Sequencing and assembling Macquarie perch and golden perch genomes
For Macquarie perch, we used fin, tail bone and muscle tissues of a 2-month-old hatchery-produced juvenile of unknown sex of Yarra River origin, born in November 2012 (sample ID MP_SCH12). For the golden perch genome, we used fin tissue collected non-lethally from adult of unknown sex (aged as 3+ years based on size), captured in the Broken River, Victoria, in May 2017 (sample ID GOP001). For both species, DNA samples were preserved in ethanol and kept at -20°C.
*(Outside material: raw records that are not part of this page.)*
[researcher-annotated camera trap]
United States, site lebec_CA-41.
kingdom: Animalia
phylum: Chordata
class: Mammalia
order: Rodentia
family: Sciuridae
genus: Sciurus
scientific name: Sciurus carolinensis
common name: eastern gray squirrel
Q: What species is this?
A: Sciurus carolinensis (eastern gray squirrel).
DNA was extracted using Qiagen DNeasy Blood & Tissue kits. For short-read sequencing, 100 ng of gDNA was fragmented to 350 bp using QSonica and processed with a NEB Ultra Illumina Library Preparation Kit. The libraries were pooled with libraries for other projects and sequenced on all four lanes of S4 flowcell of a Novaseq6000 at the Deakin Genomics Centre using 2 × 151 bp run configuration, with the aim of obtaining 100 Gb of data per sample (Appendix A). To obtain long-read data, 1 µg of gDNA was fragmented to 8 kb using a Covaris G-Tube and processed with a LSK108 library preparation kit according to the manufacturer’s instructions (Oxford Nanopore, UK). The library was subsequently sequenced on a Nanopore R9.4 flowcell. Base-calling of the Nanopore signal used Albacore v2.0.1 (Oxford Nanopore, UK).
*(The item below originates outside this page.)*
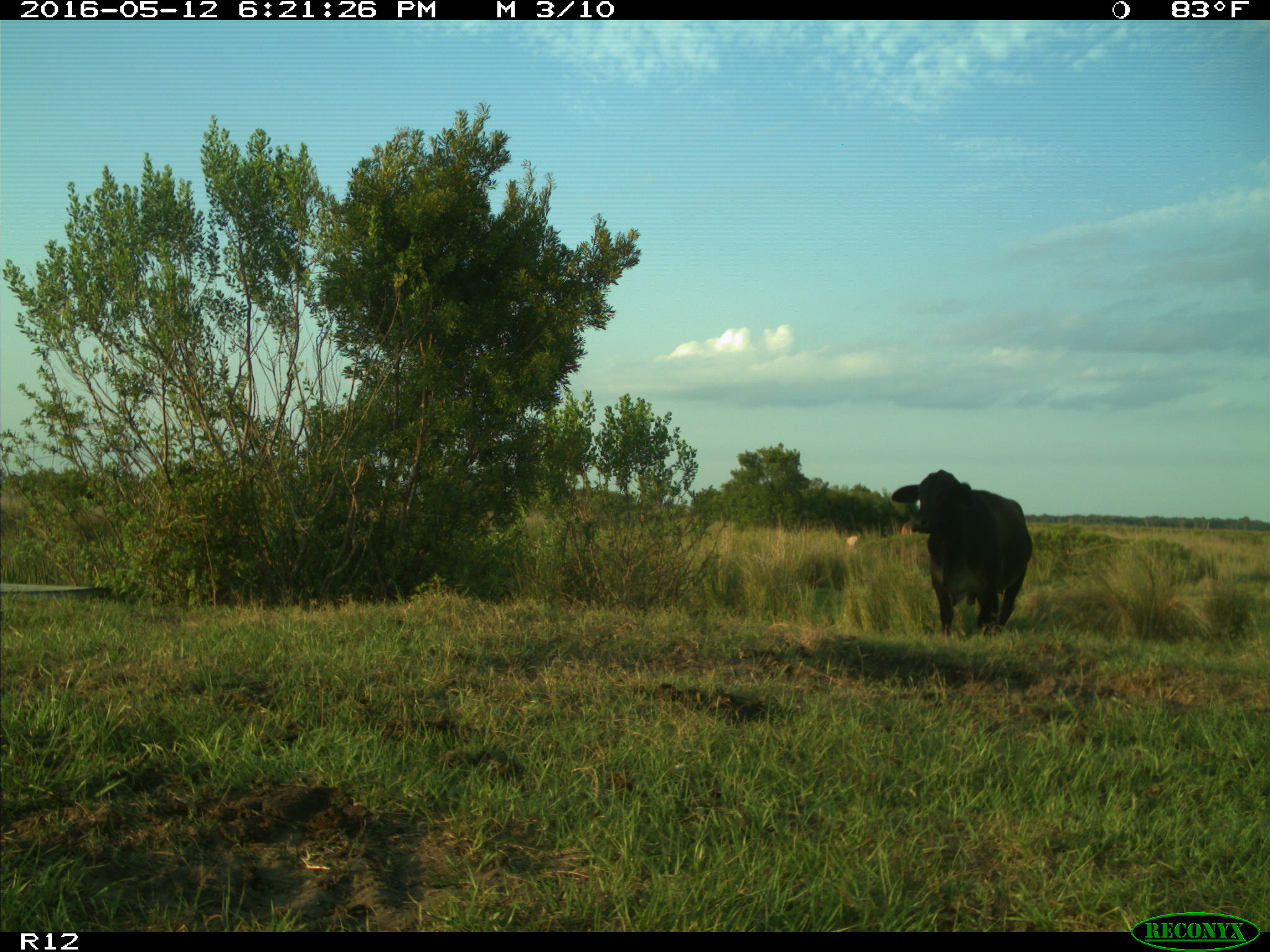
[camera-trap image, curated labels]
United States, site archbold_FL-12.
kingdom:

Illumina reads, adapter-trimmed using fastp v0.19.5 (Chen, Zhou, Chen, & Gu, 2018), and Nanopore long reads were hybrid-assembled de novo using MaSuRCA v3.2.4 (Zimin et al., 2017). The short Illumina reads were first error-corrected with QuORUM as implemented in the MaSuRCA pipeline and subsequently used to construct contigs by the de Bruijn graph approach. These contigs were used to error-correct the Nanopore long reads, generating “mega read” contigs for Overlap-Layout-Consensus assembly. Genome completeness was assessed using BUSCO v4 (Seppey, Manni, & Zdobnov, 2019) with default setting, based on the actinopterygii_odb10 database.